|
|
|
|
|
|
by kgo
4881 days ago
|
|
|
Yep, you can do WoT with X.509 if you write the semantics from scratch, and you can also do a CA approach with OpenPGP. The thing is, for years no-one has stepped in and actually gone through the pesky little details of implementing all those semantics for rubygems via X.509 even though it's come up repeatedly. But maybe someday some expert will come along and fix things. If you actually read the rubygems documentation on signing gems, it's pretty much "Okay generate your own self-signed key, then sign it with your self-signed key." That leaves a lot to be desired vs best practices. There isn't even an attempt to describe how you get your self-signed keys to users.
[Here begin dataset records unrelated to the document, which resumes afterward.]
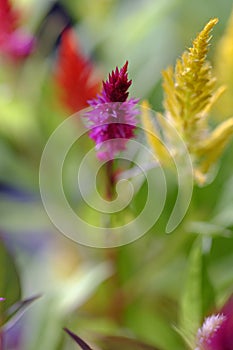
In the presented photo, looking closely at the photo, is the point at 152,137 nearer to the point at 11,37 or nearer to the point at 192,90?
the point at 192,90

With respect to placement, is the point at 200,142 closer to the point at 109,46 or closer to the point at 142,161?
the point at 142,161

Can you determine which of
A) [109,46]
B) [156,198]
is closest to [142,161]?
[156,198]

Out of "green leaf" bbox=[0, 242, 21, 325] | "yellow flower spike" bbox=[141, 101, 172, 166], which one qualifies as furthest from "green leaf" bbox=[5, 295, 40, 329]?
"yellow flower spike" bbox=[141, 101, 172, 166]

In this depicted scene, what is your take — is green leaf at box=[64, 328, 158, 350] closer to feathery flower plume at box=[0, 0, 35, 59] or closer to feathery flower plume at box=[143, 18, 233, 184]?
feathery flower plume at box=[143, 18, 233, 184]

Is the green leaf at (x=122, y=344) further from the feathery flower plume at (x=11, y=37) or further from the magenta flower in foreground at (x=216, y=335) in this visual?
the feathery flower plume at (x=11, y=37)

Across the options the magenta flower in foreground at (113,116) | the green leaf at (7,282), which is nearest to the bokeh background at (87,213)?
the green leaf at (7,282)
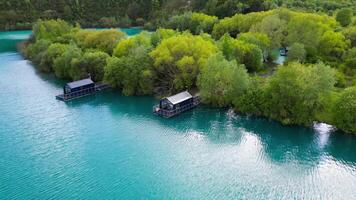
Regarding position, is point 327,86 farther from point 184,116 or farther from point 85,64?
point 85,64

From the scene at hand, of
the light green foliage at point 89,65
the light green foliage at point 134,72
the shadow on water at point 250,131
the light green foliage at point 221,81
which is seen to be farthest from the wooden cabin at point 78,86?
the light green foliage at point 221,81

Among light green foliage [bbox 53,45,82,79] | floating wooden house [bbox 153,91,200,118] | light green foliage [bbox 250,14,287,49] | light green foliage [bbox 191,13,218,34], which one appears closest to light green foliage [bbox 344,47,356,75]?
light green foliage [bbox 250,14,287,49]

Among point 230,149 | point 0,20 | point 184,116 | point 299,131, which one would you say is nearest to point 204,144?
point 230,149

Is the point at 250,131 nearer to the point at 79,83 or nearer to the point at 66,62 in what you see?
the point at 79,83

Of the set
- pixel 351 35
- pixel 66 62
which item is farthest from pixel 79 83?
pixel 351 35

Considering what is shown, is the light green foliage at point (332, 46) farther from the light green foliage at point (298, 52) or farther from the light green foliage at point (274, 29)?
the light green foliage at point (274, 29)

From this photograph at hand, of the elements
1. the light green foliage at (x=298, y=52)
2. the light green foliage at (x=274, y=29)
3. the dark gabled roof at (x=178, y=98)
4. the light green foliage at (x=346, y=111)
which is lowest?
the dark gabled roof at (x=178, y=98)
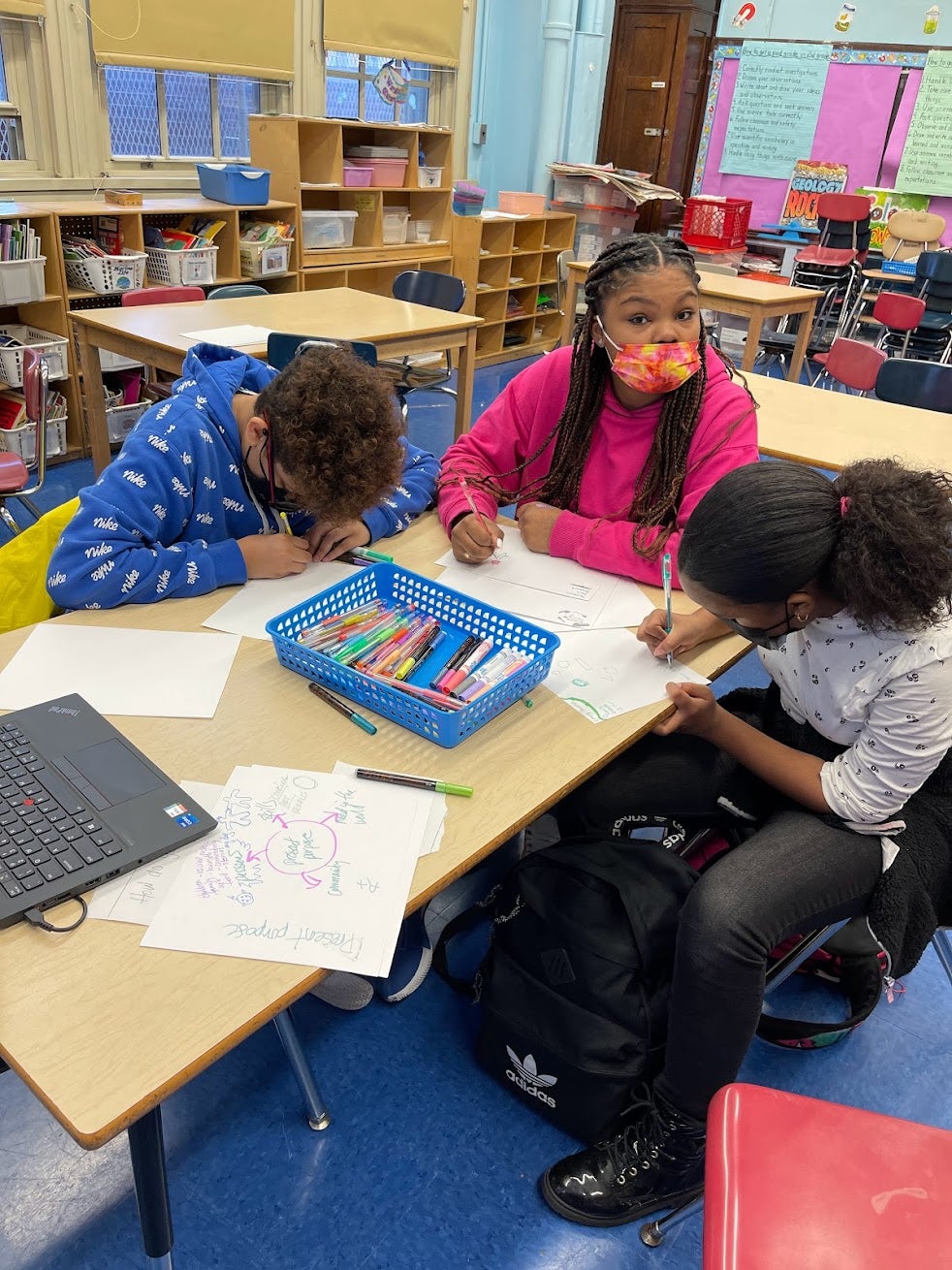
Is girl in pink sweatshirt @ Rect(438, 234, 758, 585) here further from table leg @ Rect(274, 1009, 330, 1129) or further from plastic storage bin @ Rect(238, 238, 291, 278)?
plastic storage bin @ Rect(238, 238, 291, 278)

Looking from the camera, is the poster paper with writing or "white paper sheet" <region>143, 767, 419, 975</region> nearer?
"white paper sheet" <region>143, 767, 419, 975</region>

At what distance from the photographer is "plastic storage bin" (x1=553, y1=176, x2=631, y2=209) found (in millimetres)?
6574

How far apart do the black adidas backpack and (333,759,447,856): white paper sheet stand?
1.58 feet

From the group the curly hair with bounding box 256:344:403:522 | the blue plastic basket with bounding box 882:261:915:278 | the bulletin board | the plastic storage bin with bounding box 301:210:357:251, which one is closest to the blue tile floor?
the curly hair with bounding box 256:344:403:522

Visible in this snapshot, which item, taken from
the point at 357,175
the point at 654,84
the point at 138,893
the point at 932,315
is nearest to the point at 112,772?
the point at 138,893

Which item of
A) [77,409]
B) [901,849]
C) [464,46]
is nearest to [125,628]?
[901,849]

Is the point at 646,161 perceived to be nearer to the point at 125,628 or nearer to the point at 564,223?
the point at 564,223

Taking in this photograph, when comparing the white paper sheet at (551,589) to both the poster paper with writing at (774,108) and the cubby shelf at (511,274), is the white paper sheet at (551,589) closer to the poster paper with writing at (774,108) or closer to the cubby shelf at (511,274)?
the cubby shelf at (511,274)

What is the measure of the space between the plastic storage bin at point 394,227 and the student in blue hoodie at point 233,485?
4323 millimetres

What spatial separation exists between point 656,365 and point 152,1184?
1446 mm

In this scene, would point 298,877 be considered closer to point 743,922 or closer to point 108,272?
point 743,922

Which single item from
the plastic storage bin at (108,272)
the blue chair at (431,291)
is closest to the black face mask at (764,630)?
the blue chair at (431,291)

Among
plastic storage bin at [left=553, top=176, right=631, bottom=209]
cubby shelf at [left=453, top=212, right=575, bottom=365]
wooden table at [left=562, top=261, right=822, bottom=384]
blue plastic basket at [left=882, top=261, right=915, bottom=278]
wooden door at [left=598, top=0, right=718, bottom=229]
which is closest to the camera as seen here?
wooden table at [left=562, top=261, right=822, bottom=384]

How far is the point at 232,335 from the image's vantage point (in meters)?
3.07
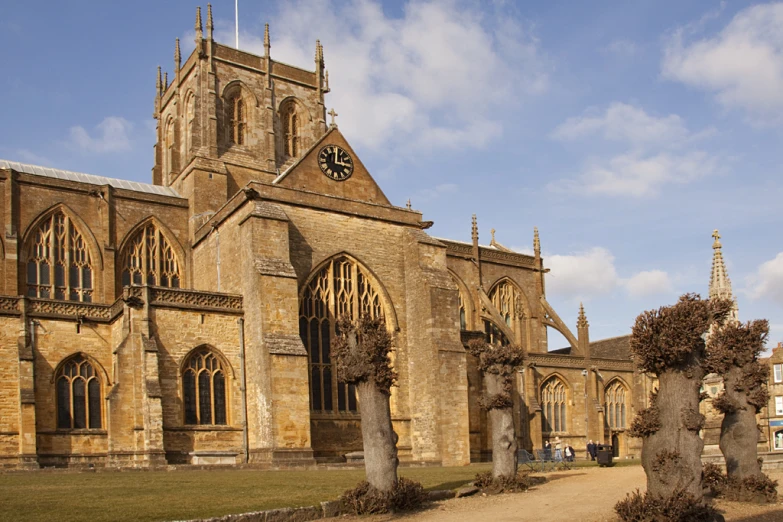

I just think leveraging the existing OpenPGP semantics, ecosystem, and battle-hardened gnupg codebase, is a lot easier than implementing an entire system from scratch on X.509 just because openssl is already installed everywhere and ruby has better bindings and gnupg is not and does not. I'm just trying to take the approach you usually preach: Don't roll your own crypto code and leave the real work to the pros, and it seems like gpg offers a lower path of resistance. |
|
|
Both OpenPGP and X.509 are going to require a little of fiddley semantic details that will take time to hash out. The bottleneck here isn't the technology.
I like, and routinely recommend, OpenPGP for solving app crypto problems. X.509 makes a lot more sense here.